VwGO § 47 Abs. 2 Satz 1
22. BImSchV vom 11. 9. 2002 § 4 Abs. 2
Im Normenkontrollverfahren fehlt es an der Antragsbefugnis eines - außerhalb des Gebietes des streitigen Bebauungsplans gelegenen - Betriebes (Betonherstellung und -verarbeitung), wenn die Festsetzung von allgemeinen Wohngebieten im Plangebiet offensichtlich nicht dazu führt, dass der Betrieb (hier wegen Lärm- und Feinstaubimmissionen) mit solchen einschränkenden Anforderungen an seine Betriebsführung rechnen muss, die er nicht schon ohnehin aufgrund der vorhandenen, in einem reinen Wohngebiet gelegenen Wohnbebauung zu gewärtigen hat.
Tatbestand:

Die Antragstellerinnen betreiben auf ihrem Betriebsgrundstück seit etwa 40 Jahren ein industrielles Betonfertigteilewerk, dem eine Betonmischanlage angeschlossen ist. Sie wandten sich ohne Erfolg gegen einen Bebauungsplan der Antragsgegnerin, der im Anschluss an vorhandene Wohnbebauung weitere Wohnflächen ausweist.

Gründe:

Der Normenkontrollantrag ist bereits unzulässig.

Gemäß § 47 Abs. 2 Satz 1 VwGO kann den Normenkontrollantrag jede natürliche oder juristische Person stellen, die geltend macht, durch die Rechtsvorschrift oder deren Anwendung in ihren Rechten verletzt zu sein oder in absehbarer Zeit verletzt zu werden. Als Recht im Sinne des § 47 Abs. 2 Satz 1 VwGO ist auch das Recht auf gerechte Abwägung solcher privater Belange anzusehen, die für die Abwägung erheblich sind.

- _Aufgabenstellung 1_: Kannst du den Text zum Normenkontrollverfahren vollständig und Wort für Wort wiederholen?

- _Datenauflistung_:
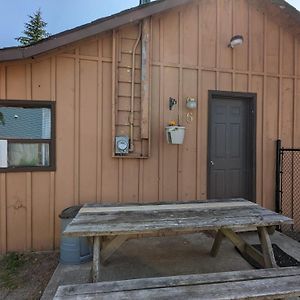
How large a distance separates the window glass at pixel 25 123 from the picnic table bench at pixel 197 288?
2.42m

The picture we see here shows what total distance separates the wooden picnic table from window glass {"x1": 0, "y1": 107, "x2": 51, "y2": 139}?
150cm

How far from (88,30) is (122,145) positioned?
1651 millimetres

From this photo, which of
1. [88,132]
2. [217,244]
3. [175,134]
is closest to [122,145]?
[88,132]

- _Aufgabenstellung 2_: Kannst du alle Datensätze oben als JSON-Liste von Strings formatieren, mit einem String pro Zeile und ohne Leerzeilen? Lass die Bilder dabei weg.

- _Vollständige Antwort 1_:
VwGO § 47 Abs. 2 Satz 1
22. BImSchV vom 11. 9. 2002 § 4 Abs. 2
Im Normenkontrollverfahren fehlt es an der Antragsbefugnis eines - außerhalb des Gebietes des streitigen Bebauungsplans gelegenen - Betriebes (Betonherstellung und -verarbeitung), wenn die Festsetzung von allgemeinen Wohngebieten im Plangebiet offensichtlich nicht dazu führt, dass der Betrieb (hier wegen Lärm- und Feinstaubimmissionen) mit solchen einschränkenden Anforderungen an seine Betriebsführung rechnen muss, die er nicht schon ohnehin aufgrund der vorhandenen, in einem reinen Wohngebiet gelegenen Wohnbebauung zu gewärtigen hat.
Tatbestand:

Die Antragstellerinnen betreiben auf ihrem Betriebsgrundstück seit etwa 40 Jahren ein industrielles Betonfertigteilewerk, dem eine Betonmischanlage angeschlossen ist. Sie wandten sich ohne Erfolg gegen einen Bebauungsplan der Antragsgegnerin, der im Anschluss an vorhandene Wohnbebauung weitere Wohnflächen ausweist.

Gründe:

Der Normenkontrollantrag ist bereits unzulässig.

Gemäß § 47 Abs. 2 Satz 1 VwGO kann den Normenkontrollantrag jede natürliche oder juristische Person stellen, die geltend macht, durch die Rechtsvorschrift oder deren Anwendung in ihren Rechten verletzt zu sein oder in absehbarer Zeit verletzt zu werden. Als Recht im Sinne des § 47 Abs. 2 Satz 1 VwGO ist auch das Recht auf gerechte Abwägung solcher privater Belange anzusehen, die für die Abwägung erheblich sind.

- _Vollständige Antwort 2_:
[
  "How large a distance separates the window glass at pixel 25 123 from the picnic table bench at pixel 197 288?",
  "2.42m",
  "The picture we see here shows what total distance separates the wooden picnic table from window glass {\"x1\": 0, \"y1\": 107, \"x2\": 51, \"y2\": 139}?",
  "150cm",
  "How far from (88,30) is (122,145) positioned?",
  "1651 millimetres",
  "From this photo, which of",
  "1. [88,132]",
  "2. [217,244]",
  "3. [175,134]",
  "is closest to [122,145]?",
  "[88,132]"
]